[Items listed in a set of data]

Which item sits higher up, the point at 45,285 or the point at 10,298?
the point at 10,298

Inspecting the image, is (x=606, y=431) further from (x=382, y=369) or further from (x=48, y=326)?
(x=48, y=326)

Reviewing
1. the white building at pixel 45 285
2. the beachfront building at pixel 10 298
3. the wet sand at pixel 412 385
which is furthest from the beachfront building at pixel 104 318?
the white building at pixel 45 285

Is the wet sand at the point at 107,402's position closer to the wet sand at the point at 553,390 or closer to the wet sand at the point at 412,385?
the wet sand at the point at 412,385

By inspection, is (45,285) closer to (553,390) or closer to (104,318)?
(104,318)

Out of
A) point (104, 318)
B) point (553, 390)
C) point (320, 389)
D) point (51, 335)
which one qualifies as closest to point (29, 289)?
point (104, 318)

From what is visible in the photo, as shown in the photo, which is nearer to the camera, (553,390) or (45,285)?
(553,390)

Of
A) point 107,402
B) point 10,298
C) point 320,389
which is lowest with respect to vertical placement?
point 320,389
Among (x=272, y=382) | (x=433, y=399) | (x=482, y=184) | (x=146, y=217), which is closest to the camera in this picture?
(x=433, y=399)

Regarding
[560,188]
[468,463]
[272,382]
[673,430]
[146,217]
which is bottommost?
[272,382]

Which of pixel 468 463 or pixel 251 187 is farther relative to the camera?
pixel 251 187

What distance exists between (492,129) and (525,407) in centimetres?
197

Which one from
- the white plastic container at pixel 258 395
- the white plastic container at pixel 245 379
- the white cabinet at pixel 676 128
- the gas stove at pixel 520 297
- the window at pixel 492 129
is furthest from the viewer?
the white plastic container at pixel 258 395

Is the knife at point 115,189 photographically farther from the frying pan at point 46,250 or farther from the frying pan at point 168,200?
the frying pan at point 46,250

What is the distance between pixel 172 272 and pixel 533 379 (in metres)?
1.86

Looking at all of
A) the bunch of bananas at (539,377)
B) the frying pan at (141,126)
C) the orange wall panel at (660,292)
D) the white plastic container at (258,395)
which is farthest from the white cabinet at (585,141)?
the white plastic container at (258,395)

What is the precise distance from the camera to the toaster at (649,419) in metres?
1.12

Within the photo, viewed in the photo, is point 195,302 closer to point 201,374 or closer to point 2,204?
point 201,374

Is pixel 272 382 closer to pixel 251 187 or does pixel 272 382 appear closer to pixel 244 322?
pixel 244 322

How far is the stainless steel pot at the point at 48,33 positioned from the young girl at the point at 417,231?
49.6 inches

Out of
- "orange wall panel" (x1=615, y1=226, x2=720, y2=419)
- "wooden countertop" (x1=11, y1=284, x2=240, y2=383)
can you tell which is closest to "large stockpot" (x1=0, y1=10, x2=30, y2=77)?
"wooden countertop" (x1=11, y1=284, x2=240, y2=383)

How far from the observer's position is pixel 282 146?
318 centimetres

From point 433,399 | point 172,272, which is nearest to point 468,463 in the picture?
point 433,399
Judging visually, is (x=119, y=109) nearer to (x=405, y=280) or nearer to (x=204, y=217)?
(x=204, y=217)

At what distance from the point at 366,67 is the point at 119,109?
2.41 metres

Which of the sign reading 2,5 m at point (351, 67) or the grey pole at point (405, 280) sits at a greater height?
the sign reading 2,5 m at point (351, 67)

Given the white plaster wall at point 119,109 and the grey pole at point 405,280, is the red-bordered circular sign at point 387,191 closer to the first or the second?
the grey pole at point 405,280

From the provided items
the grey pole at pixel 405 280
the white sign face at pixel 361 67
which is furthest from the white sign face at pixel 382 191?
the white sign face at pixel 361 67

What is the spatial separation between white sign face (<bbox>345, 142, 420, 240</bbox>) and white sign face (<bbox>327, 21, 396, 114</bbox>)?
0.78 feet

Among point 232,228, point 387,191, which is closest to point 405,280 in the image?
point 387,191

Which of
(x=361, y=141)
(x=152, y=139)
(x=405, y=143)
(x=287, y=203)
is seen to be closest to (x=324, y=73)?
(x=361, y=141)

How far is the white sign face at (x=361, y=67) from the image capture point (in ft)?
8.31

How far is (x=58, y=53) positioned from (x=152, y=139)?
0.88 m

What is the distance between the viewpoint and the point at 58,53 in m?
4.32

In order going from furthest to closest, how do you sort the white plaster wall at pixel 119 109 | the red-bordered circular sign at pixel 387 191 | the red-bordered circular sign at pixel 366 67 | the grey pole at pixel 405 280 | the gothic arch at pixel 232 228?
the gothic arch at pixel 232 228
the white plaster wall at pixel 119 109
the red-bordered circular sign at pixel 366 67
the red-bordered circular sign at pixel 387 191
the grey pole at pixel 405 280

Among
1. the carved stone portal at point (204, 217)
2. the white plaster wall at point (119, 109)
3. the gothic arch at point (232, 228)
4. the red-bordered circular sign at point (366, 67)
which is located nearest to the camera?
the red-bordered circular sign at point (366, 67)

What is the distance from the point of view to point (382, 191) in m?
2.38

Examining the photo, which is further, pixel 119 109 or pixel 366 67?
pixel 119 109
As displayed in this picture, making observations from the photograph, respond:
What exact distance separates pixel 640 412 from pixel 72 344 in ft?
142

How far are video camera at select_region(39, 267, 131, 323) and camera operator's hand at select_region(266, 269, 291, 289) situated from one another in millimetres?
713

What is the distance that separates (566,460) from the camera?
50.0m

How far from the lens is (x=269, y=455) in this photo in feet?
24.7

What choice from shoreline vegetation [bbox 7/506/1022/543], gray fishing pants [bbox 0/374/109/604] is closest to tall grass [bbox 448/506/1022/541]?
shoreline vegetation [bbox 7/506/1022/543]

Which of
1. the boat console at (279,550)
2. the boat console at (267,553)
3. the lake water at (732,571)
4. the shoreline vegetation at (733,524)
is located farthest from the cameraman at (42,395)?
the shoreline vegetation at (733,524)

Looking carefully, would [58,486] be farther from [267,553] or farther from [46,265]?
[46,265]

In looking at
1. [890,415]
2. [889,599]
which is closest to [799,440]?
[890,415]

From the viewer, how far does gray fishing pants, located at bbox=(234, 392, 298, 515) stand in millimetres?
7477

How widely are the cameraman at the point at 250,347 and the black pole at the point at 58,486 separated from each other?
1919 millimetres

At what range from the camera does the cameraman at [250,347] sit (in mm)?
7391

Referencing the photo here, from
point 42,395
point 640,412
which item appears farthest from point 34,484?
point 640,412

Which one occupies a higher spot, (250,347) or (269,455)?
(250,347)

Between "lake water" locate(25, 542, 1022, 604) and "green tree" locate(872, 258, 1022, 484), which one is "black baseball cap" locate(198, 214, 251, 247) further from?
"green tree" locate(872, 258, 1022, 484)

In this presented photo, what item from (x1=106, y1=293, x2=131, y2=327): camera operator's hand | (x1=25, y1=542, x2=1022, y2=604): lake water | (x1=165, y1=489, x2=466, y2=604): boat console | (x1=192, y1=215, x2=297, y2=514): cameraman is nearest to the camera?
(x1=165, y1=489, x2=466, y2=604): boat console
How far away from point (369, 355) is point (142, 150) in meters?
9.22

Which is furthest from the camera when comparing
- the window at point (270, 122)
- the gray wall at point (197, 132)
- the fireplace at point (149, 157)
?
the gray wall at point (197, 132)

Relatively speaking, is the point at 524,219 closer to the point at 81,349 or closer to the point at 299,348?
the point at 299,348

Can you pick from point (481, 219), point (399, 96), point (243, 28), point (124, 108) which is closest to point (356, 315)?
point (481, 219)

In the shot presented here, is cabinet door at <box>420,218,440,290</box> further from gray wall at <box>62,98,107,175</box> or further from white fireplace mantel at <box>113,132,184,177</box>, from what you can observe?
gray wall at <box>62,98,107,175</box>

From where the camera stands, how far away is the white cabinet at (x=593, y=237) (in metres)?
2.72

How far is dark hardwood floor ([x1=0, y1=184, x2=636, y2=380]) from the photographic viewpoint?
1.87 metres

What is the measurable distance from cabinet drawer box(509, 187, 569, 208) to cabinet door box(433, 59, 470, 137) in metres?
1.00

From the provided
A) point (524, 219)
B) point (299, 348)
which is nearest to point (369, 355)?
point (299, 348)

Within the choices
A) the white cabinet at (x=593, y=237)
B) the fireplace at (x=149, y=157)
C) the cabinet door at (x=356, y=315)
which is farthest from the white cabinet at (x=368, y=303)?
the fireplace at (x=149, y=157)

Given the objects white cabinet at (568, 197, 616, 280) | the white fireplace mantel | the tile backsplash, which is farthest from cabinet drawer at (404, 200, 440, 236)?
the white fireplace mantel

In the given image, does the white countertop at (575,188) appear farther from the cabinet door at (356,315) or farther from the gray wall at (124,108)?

◆ **Do this**: Copy word for word the lines of the data from the line containing "Looking at all of" to the line containing "49.6 inches", keeping both of those lines.

◆ **Result of the task**:
Looking at all of
A) the bunch of bananas at (539,377)
B) the frying pan at (141,126)
C) the orange wall panel at (660,292)
D) the white plastic container at (258,395)
which is farthest from the white cabinet at (585,141)?
the white plastic container at (258,395)

What is the precise distance from the camera to the toaster at (649,419) in metres?
1.12

Within the photo, viewed in the photo, is point 195,302 closer to point 201,374 or closer to point 2,204?
point 201,374

Is pixel 272 382 closer to pixel 251 187 or does pixel 272 382 appear closer to pixel 244 322?
pixel 244 322

How far is the stainless steel pot at the point at 48,33 positioned from the young girl at the point at 417,231?
49.6 inches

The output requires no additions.